• [The problem]
With all pictures excluded, restate the records that follow exactly as written.

• [Supplied records]

[Start of section]

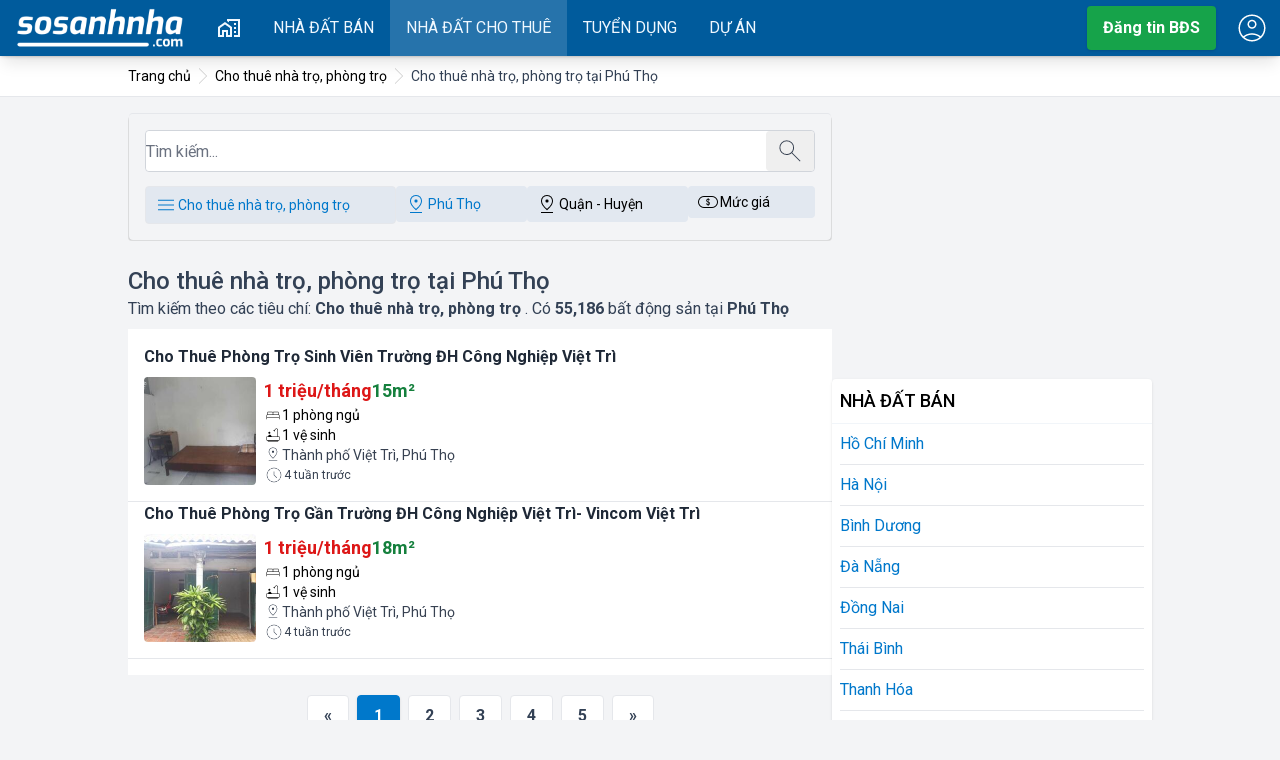

--- FILE ---
content_type: text/html; charset=utf-8
request_url: https://www.google.com/recaptcha/api2/aframe
body_size: 267
content:
<!DOCTYPE HTML><html><head><meta http-equiv="content-type" content="text/html; charset=UTF-8"></head><body><script nonce="SPoe4TMcoIkkGOB7IC_3cg">/** Anti-fraud and anti-abuse applications only. See google.com/recaptcha */ try{var clients={'sodar':'https://pagead2.googlesyndication.com/pagead/sodar?'};window.addEventListener("message",function(a){try{if(a.source===window.parent){var b=JSON.parse(a.data);var c=clients[b['id']];if(c){var d=document.createElement('img');d.src=c+b['params']+'&rc='+(localStorage.getItem("rc::a")?sessionStorage.getItem("rc::b"):"");window.document.body.appendChild(d);sessionStorage.setItem("rc::e",parseInt(sessionStorage.getItem("rc::e")||0)+1);localStorage.setItem("rc::h",'1769417083661');}}}catch(b){}});window.parent.postMessage("_grecaptcha_ready", "*");}catch(b){}</script></body></html>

[End of section]

• [Output for this exercise]
--- FILE ---
content_type: text/html; charset=utf-8
request_url: https://www.google.com/recaptcha/api2/aframe
body_size: 267
content:
<!DOCTYPE HTML><html><head><meta http-equiv="content-type" content="text/html; charset=UTF-8"></head><body><script nonce="SPoe4TMcoIkkGOB7IC_3cg">/** Anti-fraud and anti-abuse applications only. See google.com/recaptcha */ try{var clients={'sodar':'https://pagead2.googlesyndication.com/pagead/sodar?'};window.addEventListener("message",function(a){try{if(a.source===window.parent){var b=JSON.parse(a.data);var c=clients[b['id']];if(c){var d=document.createElement('img');d.src=c+b['params']+'&rc='+(localStorage.getItem("rc::a")?sessionStorage.getItem("rc::b"):"");window.document.body.appendChild(d);sessionStorage.setItem("rc::e",parseInt(sessionStorage.getItem("rc::e")||0)+1);localStorage.setItem("rc::h",'1769417083661');}}}catch(b){}});window.parent.postMessage("_grecaptcha_ready", "*");}catch(b){}</script></body></html>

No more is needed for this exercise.